_Written instruction_: Can you reproduce the entries between the line holding "Which thing is" and the line holding "50.4 metres", inclusive, with "high-visibility yellow jacket" changed to "hi-vis yellow vest" and everything else left the same?

_Records shown_:
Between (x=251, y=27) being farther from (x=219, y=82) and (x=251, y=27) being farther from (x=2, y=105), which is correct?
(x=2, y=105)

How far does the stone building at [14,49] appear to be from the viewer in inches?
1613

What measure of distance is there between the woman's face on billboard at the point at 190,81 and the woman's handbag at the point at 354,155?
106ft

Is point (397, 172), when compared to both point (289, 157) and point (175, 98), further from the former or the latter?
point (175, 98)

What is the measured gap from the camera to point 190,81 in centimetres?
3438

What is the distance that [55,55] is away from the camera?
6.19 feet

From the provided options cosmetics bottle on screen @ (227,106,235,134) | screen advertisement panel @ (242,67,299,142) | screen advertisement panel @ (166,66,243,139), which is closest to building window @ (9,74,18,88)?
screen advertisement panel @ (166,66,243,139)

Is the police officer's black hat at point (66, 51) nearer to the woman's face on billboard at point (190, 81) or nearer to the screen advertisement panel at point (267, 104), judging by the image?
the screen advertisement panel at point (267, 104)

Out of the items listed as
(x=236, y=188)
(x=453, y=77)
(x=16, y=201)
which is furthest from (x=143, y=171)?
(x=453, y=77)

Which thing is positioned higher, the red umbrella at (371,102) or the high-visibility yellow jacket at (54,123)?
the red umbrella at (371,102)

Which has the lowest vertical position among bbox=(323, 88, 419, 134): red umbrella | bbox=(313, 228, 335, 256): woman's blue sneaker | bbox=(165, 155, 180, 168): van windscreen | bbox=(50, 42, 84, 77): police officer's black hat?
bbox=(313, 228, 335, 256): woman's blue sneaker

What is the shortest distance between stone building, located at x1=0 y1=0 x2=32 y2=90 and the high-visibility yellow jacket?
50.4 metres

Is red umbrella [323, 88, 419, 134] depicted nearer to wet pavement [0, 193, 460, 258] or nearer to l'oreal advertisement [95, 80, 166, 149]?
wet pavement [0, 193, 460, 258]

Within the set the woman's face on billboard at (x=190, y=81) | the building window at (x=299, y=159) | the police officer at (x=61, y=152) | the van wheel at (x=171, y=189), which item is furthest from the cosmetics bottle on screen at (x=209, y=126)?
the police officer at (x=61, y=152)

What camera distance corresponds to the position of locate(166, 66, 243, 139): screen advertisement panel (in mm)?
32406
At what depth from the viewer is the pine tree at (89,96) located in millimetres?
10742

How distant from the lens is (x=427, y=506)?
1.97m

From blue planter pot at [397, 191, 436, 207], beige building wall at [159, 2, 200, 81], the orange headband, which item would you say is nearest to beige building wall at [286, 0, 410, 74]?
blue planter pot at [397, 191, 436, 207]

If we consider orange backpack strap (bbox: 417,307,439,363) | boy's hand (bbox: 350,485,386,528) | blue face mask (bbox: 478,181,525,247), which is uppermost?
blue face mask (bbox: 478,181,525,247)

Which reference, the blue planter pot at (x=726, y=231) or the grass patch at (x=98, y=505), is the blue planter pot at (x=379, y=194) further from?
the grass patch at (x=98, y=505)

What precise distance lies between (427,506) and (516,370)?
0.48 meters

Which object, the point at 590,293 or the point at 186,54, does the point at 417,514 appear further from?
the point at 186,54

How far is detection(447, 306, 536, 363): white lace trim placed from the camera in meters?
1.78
...
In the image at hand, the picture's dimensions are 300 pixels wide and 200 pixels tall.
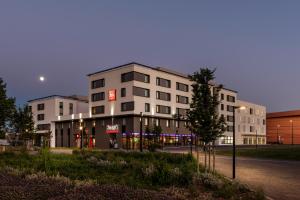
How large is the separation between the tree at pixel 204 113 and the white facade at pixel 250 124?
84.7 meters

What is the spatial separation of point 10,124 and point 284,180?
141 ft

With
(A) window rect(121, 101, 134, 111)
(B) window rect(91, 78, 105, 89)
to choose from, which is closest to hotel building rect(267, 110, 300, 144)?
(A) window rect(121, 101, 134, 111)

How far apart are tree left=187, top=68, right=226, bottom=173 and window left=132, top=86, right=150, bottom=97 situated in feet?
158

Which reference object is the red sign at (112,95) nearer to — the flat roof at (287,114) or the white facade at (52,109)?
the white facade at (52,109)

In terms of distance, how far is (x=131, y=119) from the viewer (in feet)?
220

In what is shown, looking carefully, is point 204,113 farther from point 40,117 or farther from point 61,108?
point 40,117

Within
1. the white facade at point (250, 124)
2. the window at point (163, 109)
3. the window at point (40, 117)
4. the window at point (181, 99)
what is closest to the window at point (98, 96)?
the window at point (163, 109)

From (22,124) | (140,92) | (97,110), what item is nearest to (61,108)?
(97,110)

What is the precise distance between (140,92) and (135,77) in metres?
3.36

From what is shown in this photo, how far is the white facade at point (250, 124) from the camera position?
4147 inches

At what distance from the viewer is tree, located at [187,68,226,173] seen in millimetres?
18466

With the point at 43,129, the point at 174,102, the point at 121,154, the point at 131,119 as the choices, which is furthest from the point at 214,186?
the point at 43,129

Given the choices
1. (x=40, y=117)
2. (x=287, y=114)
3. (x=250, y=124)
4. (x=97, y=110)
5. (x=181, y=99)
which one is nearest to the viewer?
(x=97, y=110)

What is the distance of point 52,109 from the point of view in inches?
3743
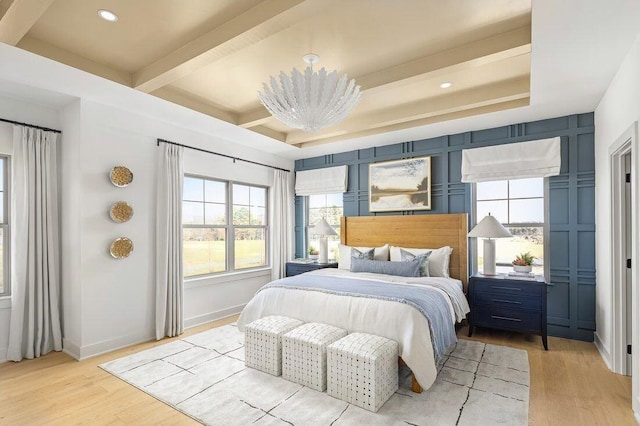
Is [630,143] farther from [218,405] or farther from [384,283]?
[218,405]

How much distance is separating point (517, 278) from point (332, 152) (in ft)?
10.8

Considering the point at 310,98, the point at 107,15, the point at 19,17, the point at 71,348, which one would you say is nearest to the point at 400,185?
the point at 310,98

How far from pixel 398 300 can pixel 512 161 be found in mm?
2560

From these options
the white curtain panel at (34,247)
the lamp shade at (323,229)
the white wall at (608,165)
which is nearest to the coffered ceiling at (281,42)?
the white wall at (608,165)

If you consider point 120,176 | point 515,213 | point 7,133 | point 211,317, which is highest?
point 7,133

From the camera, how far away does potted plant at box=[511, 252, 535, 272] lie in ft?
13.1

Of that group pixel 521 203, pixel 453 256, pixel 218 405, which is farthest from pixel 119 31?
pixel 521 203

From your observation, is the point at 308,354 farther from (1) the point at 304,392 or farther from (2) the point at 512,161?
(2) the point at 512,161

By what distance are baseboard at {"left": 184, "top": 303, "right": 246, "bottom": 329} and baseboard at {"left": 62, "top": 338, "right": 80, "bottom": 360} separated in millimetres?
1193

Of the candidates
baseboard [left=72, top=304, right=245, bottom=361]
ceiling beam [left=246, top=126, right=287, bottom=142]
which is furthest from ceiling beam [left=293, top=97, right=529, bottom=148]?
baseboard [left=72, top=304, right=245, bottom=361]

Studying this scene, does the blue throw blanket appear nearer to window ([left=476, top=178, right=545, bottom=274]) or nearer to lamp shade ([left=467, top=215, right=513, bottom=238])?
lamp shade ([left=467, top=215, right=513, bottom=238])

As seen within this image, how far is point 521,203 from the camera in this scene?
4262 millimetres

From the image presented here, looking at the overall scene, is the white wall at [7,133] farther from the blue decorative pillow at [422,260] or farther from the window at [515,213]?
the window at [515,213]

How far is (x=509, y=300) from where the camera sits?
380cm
* * *
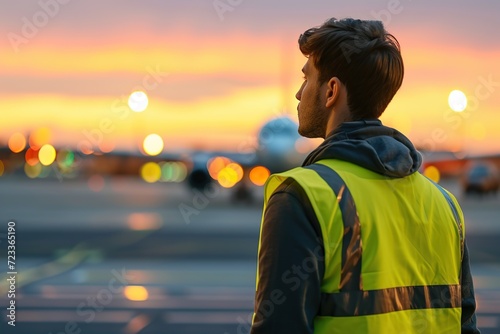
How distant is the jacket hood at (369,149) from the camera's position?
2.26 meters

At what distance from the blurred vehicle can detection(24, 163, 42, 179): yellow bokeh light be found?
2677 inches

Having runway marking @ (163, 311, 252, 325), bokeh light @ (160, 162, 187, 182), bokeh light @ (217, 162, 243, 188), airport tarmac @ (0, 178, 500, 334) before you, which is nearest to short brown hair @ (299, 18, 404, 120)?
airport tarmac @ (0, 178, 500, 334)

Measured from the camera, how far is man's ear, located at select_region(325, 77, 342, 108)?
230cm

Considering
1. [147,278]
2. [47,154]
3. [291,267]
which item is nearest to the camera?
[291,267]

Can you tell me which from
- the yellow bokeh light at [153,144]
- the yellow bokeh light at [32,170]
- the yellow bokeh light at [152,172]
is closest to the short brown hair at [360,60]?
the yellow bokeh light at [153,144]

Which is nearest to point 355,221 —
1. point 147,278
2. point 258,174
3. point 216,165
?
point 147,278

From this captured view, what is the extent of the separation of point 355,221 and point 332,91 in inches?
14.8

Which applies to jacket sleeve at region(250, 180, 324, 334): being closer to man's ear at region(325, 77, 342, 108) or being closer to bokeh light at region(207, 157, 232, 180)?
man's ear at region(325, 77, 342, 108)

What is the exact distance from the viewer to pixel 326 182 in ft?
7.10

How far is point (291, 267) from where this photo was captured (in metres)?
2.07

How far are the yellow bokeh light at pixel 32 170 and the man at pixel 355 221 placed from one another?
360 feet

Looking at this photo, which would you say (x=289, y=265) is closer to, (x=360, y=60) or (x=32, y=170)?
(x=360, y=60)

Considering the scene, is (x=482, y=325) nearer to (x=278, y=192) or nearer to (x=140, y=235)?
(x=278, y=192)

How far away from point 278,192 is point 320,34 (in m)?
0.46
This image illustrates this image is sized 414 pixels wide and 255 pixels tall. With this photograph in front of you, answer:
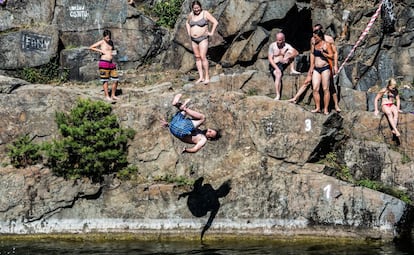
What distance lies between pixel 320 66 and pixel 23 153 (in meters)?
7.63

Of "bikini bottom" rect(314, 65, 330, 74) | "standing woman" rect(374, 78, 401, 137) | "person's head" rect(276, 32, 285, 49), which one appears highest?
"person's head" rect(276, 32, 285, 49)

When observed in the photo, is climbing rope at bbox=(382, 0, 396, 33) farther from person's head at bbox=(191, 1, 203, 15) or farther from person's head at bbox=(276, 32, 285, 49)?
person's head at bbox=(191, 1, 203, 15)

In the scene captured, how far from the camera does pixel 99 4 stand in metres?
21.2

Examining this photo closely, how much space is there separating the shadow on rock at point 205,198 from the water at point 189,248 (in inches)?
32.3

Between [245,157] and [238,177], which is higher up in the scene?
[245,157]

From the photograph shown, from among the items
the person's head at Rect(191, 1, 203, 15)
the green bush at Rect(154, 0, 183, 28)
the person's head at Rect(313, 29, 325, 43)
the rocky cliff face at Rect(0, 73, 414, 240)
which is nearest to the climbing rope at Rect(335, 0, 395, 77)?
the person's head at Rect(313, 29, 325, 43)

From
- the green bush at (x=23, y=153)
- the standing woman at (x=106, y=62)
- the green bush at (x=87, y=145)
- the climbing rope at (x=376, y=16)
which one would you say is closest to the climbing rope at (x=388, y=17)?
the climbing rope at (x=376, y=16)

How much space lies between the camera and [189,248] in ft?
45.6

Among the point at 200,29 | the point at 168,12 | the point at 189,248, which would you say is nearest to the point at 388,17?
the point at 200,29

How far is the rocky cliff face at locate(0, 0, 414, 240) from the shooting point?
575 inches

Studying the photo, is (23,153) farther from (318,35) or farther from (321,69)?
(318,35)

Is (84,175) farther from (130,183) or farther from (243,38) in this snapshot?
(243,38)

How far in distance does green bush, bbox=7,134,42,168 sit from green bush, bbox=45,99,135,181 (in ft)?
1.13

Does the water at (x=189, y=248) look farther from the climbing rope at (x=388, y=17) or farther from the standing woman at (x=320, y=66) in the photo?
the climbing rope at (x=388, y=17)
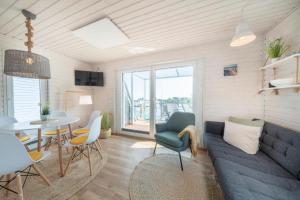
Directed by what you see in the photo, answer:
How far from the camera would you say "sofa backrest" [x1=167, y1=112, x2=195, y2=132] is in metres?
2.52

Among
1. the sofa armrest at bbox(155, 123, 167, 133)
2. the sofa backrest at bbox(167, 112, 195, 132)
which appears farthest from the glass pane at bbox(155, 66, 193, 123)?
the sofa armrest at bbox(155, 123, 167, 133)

_Output_:
Which thing is positioned higher, the red umbrella at (371,102) or the hi-vis yellow vest at (54,123)?
the red umbrella at (371,102)

Which has the lowest vertical position among bbox=(323, 88, 419, 134): red umbrella | bbox=(313, 228, 335, 256): woman's blue sneaker | bbox=(165, 155, 180, 168): van windscreen | bbox=(50, 42, 84, 77): police officer's black hat?
bbox=(313, 228, 335, 256): woman's blue sneaker

What is the shortest distance between stone building, located at x1=0 y1=0 x2=32 y2=90 and the hi-vis yellow vest?
50.4 metres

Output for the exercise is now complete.